-- start of Passage --

The ultimate point is this: Many quiet places that should’ve never become loud have been deafened by the very tourists they had originally tried so desperatel­y to cater to. This is the case in other beach front towns on the Kenyan coast; Diani in the South, Nyali beach north of Mombasa, Mtwapa farther north still and high-end town of Malindi (a favorite of Italian expats) one hour further north on the highway from Kilifi.

Despite the nearby tourist havens, Kilifi hasn’t yet succumbed to the same crushing tourist traffic. Its roads still wind empty into the deep reaches of the bush, where only the occasional house’s compound breaks up the acacia and views down into the ocean.

The bushes still crawl with geckos, pheasants, chameleons and incredibly deadly snakes. Prices are still low and the pace of life still idly slides by, one day churning into the next; one can suddenly realise that it’s two weeks later and they’ve missed their flight out of Kenya entirely.

Part of the town’s advantage in being overlooked is its geographic­al layout; the town is wedged between the white sand expanses of Bofa Beach and a bridge that opens into a massive bay some 20 kilometers square.

-- end of Passage --

### Instruction 1
Reproduce verbatim the part of the passage about Kilifi that runs from "Despite the nearby" up to and including "20 kilometers square.".

-- start of Dataset extract --

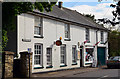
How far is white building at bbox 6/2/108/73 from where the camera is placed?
15950 mm

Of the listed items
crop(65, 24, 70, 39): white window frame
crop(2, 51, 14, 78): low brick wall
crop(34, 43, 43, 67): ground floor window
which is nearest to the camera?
crop(2, 51, 14, 78): low brick wall

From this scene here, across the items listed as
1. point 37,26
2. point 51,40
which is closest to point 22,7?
point 37,26

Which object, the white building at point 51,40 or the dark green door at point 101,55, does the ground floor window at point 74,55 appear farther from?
the dark green door at point 101,55

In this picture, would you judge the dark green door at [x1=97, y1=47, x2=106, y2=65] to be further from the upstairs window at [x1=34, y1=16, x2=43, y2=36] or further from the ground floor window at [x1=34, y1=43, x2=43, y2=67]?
the upstairs window at [x1=34, y1=16, x2=43, y2=36]

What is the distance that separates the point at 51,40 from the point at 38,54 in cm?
235

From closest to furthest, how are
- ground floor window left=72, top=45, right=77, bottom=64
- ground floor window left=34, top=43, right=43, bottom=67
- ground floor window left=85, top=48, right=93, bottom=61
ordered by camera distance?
ground floor window left=34, top=43, right=43, bottom=67 → ground floor window left=72, top=45, right=77, bottom=64 → ground floor window left=85, top=48, right=93, bottom=61

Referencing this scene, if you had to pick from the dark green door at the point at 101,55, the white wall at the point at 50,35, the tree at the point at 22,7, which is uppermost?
the tree at the point at 22,7

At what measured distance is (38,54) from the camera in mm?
17297

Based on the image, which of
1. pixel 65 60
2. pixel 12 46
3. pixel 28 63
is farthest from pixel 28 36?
pixel 65 60

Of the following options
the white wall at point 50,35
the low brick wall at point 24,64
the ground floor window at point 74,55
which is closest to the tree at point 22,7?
the low brick wall at point 24,64

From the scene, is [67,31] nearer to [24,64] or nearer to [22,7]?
[24,64]

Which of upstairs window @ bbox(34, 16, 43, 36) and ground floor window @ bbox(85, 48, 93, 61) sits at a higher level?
upstairs window @ bbox(34, 16, 43, 36)

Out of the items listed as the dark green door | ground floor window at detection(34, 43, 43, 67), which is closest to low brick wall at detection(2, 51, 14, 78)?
ground floor window at detection(34, 43, 43, 67)

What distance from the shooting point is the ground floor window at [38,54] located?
17219 millimetres
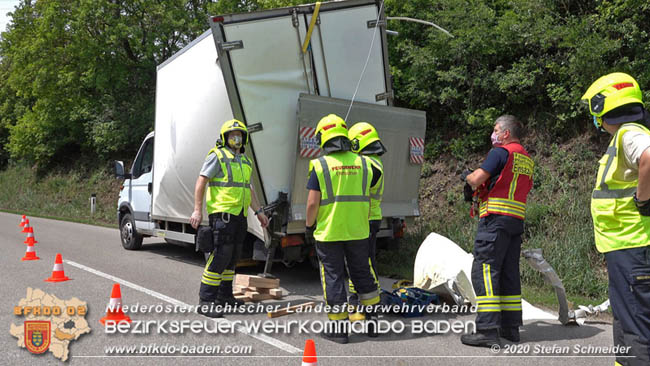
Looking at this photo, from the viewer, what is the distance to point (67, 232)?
1355cm

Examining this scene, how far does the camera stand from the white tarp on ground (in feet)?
17.6

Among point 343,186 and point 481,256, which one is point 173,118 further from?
point 481,256

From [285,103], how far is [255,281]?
215 centimetres

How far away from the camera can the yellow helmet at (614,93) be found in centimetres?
316

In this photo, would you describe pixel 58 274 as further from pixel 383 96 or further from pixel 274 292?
pixel 383 96

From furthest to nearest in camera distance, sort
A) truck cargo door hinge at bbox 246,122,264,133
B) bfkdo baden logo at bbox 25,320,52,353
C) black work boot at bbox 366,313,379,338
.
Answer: truck cargo door hinge at bbox 246,122,264,133, black work boot at bbox 366,313,379,338, bfkdo baden logo at bbox 25,320,52,353

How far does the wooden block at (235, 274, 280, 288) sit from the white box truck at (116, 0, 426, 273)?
0.37 metres

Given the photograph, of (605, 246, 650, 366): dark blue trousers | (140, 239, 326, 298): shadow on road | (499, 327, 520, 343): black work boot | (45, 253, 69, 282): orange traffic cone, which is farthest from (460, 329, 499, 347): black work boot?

-- end of Dataset extract --

### Instruction 2
List every line in the rows that contains the word "distance", treating uppercase and lowercase as different.

### Exercise solution 1
Despite the nearby tourist havens, Kilifi hasn’t yet succumbed to the same crushing tourist traffic. Its roads still wind empty into the deep reaches of the bush, where only the occasional house’s compound breaks up the acacia and views down into the ocean.

The bushes still crawl with geckos, pheasants, chameleons and incredibly deadly snakes. Prices are still low and the pace of life still idly slides by, one day churning into the next; one can suddenly realise that it’s two weeks later and they’ve missed their flight out of Kenya entirely.

Part of the town’s advantage in being overlooked is its geographic­al layout; the town is wedged between the white sand expanses of Bofa Beach and a bridge that opens into a massive bay some 20 kilometers square.

### Exercise solution 2
What is the distance that separates the point at 51,40 from the point at 38,54 in cm?
ordered by camera distance?
At what measured distance is (38,54) from the camera in mm?
What distance from the shooting point is the ground floor window at [38,54] located?
Looking at this photo, from the viewer, what is the distance to point (67, 232)?
From furthest to nearest in camera distance, sort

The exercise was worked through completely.